The gap between whites and blacks began to grow significantly during President Bush’s administration after nearly two decades of narrowing, national reading and math test scores show. That gap has continued to widen in math during the Clinton years and has remained about the same in reading.

“If we’re going to play president blaming, this does not bode well for either side,” said Kati Haycock, director of the Education Trust, a Washington organization that studies student achievement.

One noted authority, from the National Center on Education and the Economy, said the performance of American students has generally improved over the last two decades–a statement supported by test data. But education levels have failed to keep pace with the growing demands of the modern high-tech economy.

Roughly half of the students who graduate from high school leave with an eighth-grade literacy level, said Marc Tucker, the center’s president.

“It’s not a case of having fallen from some earlier state of grace,” Tucker said. “We were never in that state of grace. For that reason, I think ‘recession’ is exactly the wrong metaphor”…

Meanwhile, the Bush campaign released a new television ad Tuesday that reiterates Bush’s mantra about the education recession. In the ad and on the stump, Bush has promised to reform the nation’s schools by pressing tough new accountability and discipline measures. He also is promoting an initiative to make sure all children can read by third grade.

For his part, Vice President Al Gore is promising universal preschool, more school construction and modernization, more teachers to reduce class sizes and new testing of teachers.

Despite the promises each candidate is making, serious questions remain over how much influence either one would have over education from the Oval Office.
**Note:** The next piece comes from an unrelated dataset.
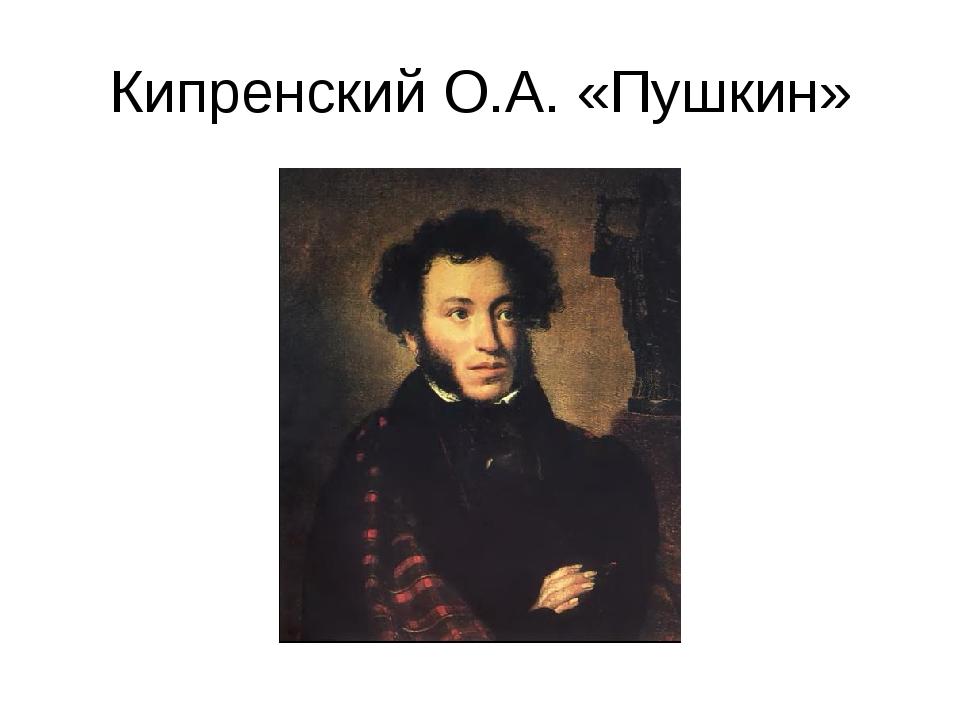 Кипренский О.А. «Пушкин»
The president and the U.S. Department of Education play only limited roles in everything from textbooks to testing to teaching. Far greater powers rest with the nation’s governors–31 of whom are Republicans–and local school boards. Cities and states raise the lion’s share of money for schools through taxes.

“If you look at the broad sweep of educational performance trends and ask is this due to the federal government, I think the answer will be no in most cases,” said Dan Koretz, a senior research scientist at the Rand Corp. think tank in Washington. “Federal policy will have an influence. But I think it will be unlikely to see a sharp upturn or downturn in scores primarily because of federal policy alone.”
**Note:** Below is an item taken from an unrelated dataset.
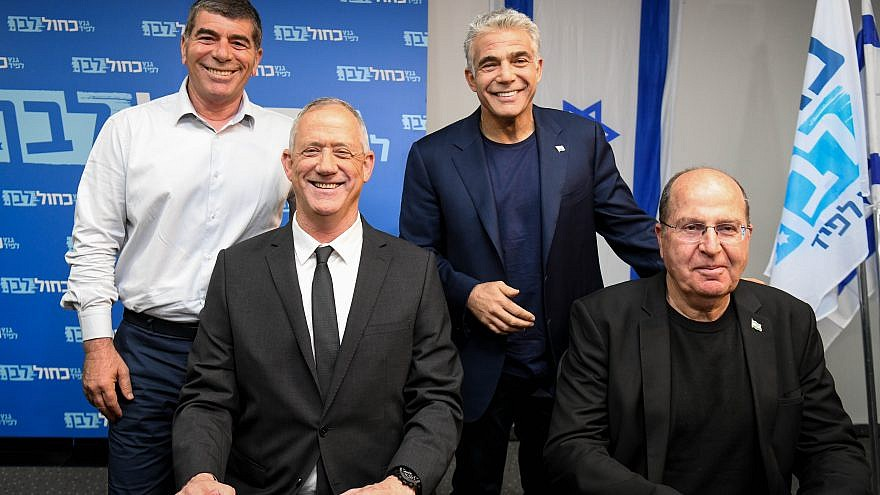Members of the Blue White Party: Benny Gantz (2L), Boogie Yaalon, Gabi Ashkenazi and Yair Lapid hold a press conference at the party headquarters in Tel Aviv, on April 10, 2019. Credit: Flash90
Virtually every state has launched initiatives over the last decade to reform education through new academic standards, tests and accountability measures. Most of that activity has occurred over the last five years.

Now, 49 states have standards for what students need to know in the core academic subjects, and 48 states test their students. More than half the states, including California, are developing high school exit exams.

“Rather than backing away from higher standards and accountability, it’s just gaining momentum across the states,” said Jennifer Vranek, director of benchmarking and state services for Achieve Inc., a consortium of state officials and business leaders who work for higher academic standards nationally. “We’re seeing more and more activity, not less.”

Those efforts have been prompted by poor showings on national and international tests–and the federal government’s own recognition over the last two decades that American students do not measure up to their counterparts around the world. In 1983, a Reagan administration report titled “A Nation at Risk” detailed the failures of the nation’s education system.

Texas is among the states that have been at the forefront of the reform movement–a fact that Bush has touted in his campaign for the White House. Texas is among the most effective states in helping students at all income levels learn, according to a recent national study. But that same study, by the Rand Corp., said more resources–not necessarily the tough accountability measures pushed by Bush–make the biggest difference.